TCP Working: 3-Way Handshake & Reliable Communication
Start With a Simple Question
What happens if computers send data without rules?
Imagine sending a long message in pieces:
Some pieces arrive late
Some arrive twice
Some never arrive
Some arrive in the wrong order
The receiver gets confused data.
This is exactly the problem the internet faced early on.
What Is TCP and Why It Is Needed
TCP (Transmission Control Protocol) is a set of rules that makes sure data is:
Delivered
Delivered in order
Delivered correctly
Simple definition:
TCP is a protocol that guarantees reliable communication between two computers.
Without TCP, most internet applications would break.
Problems TCP Is Designed to Solve
TCP exists to solve these real problems:
Data loss – packets may disappear
Out-of-order delivery – packets may arrive mixed
Duplicate packets – packets may arrive twice
Network congestion – network may be slow or overloaded
Unreliable connections – sender and receiver may not be ready
TCP handles all of this automatically.
Big Picture: TCP Connection Lifecycle



TCP has three main phases:
Connection setup
Data transfer
Connection close
What Is the TCP 3-Way Handshake
Before sending data, TCP first asks:
“Are you ready to talk reliably?”
This is done using the 3-Way Handshake.
Purpose:
Make sure both sides are reachable
Agree to start a connection
Synchronize communication
3-Way Handshake (Conversation Analogy)
Think of a phone call:
Client: “Can you hear me?”
Server: “Yes, I hear you.

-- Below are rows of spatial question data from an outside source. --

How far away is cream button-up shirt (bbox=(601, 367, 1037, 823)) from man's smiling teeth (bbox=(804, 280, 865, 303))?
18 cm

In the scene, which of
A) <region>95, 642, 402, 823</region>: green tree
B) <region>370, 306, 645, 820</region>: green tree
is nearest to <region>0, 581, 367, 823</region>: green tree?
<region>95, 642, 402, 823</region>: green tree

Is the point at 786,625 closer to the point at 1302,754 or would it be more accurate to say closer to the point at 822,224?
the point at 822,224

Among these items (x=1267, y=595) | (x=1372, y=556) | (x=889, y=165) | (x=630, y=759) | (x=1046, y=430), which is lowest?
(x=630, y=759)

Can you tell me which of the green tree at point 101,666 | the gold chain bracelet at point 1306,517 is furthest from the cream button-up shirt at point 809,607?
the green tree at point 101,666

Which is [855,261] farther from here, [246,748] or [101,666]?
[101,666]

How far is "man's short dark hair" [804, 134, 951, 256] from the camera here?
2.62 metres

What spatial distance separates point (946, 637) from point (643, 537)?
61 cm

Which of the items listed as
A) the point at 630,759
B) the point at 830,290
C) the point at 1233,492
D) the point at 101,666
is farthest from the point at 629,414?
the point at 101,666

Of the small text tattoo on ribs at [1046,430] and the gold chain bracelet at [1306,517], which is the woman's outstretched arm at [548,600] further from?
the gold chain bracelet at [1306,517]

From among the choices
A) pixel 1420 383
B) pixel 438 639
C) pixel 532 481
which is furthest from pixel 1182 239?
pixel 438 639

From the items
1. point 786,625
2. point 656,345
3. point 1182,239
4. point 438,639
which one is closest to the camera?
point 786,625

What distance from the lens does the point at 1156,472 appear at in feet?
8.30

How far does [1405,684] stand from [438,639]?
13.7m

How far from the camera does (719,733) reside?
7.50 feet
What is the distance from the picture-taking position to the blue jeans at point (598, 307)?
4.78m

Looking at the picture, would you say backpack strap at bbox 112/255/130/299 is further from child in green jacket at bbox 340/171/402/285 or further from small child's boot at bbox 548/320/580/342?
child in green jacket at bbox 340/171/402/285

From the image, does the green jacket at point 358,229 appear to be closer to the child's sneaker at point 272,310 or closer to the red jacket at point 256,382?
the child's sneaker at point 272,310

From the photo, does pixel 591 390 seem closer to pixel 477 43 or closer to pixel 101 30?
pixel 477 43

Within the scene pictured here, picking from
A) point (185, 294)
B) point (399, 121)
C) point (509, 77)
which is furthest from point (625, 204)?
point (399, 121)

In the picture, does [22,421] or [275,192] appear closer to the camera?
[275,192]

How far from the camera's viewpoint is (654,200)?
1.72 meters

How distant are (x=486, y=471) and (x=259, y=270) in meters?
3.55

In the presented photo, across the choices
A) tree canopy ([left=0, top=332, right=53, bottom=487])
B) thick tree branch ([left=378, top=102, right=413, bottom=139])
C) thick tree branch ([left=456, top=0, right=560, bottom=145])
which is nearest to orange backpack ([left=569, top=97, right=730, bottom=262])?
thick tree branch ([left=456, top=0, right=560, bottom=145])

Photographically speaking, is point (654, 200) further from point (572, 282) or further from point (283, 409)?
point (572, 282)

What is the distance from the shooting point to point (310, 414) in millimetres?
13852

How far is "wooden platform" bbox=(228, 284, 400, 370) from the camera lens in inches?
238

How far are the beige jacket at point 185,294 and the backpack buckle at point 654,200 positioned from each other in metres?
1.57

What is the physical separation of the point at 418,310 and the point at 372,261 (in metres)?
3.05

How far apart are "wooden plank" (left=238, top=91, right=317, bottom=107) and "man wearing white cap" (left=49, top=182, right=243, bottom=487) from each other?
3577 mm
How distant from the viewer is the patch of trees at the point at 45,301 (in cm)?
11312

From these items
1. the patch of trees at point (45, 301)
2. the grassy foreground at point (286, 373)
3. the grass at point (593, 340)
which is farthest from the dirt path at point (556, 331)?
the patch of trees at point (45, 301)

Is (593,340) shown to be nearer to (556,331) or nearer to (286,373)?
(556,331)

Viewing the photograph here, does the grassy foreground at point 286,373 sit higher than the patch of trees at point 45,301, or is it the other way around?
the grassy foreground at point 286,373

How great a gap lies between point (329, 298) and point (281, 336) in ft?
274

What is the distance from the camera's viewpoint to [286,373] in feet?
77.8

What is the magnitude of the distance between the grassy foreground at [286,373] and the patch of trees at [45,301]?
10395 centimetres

Can you hear me?”
Client: “Yes, let’s talk.”
Only after this does the conversation start.
Step-by-Step: SYN, SYN-ACK, ACK



Step 1: SYN
Client → Server
“I want to connect.”
This packet is called SYN (synchronize).
Step 2: SYN-ACK
Server → Client
“I received your request, and I’m ready.”
This packet is SYN + ACK.
Step 3: ACK
Client → Server
“I received your response.”
Connection is now established.
Important:
No application data is sent before this completes.
How Data Transfer Works in TCP
Once connected, TCP starts sending data in small pieces called segments.
Each piece has:
A sequence number
An expected acknowledgement
You don’t need exact numbers—just the idea.
Sequence Numbers (High Level)
Sequence numbers answer:
“Which part of the data is this?”
Example idea:
Packet 1 → bytes 1–100
Packet 2 → bytes 101–200
This allows the receiver to:
Reorder packets
Detect missing data
Acknowledgements (ACKs)
After receiving data, the receiver sends back:
“I got everything up to here.”
This ACK tells the sender:
What arrived successfully
What needs to be resent
TCP Data Transfer Flow



How TCP Ensures Reliability, Order, and Correctness
1. Reliability
Lost packets are detected
Missing data is resent
2. Order
Sequence numbers allow reordering
Application receives data in correct order
3. Correctness
Checksums detect corrupted data
Corrupted packets are discarded and resent
All of this happens behind the scenes.
Packet Loss and Retransmission
What if a packet is lost?


Flow:
Sender sends data
ACK is not received
Sender waits
Sender retransmits missing data
Application code never sees this complexity.
How a TCP Connection Is Closed
Closing a TCP connection is also controlled.
TCP does not just disappear.
Connection Termination (FIN and ACK)



Simple idea:
One side sends FIN → “I’m done sending”
Other side sends ACK
Other side sends FIN
First side sends ACK
Connection is now cleanly closed.
Why this matters:
Prevents data loss
Frees system resources safely
Key Mental Model (Keep This)
TCP is careful
TCP checks everything
TCP fixes problems automatically
TCP trades speed for correctness
That’s why TCP is used for:
HTTP / APIs
Logins
Payments
File transfers
Final Reassurance
You do not need to:
Memorize packet formats
Remember flags in detail
Know exact numbers
If you understand:
Handshake → Reliable transfer → Clean close
You understand TCP well enough to move forward.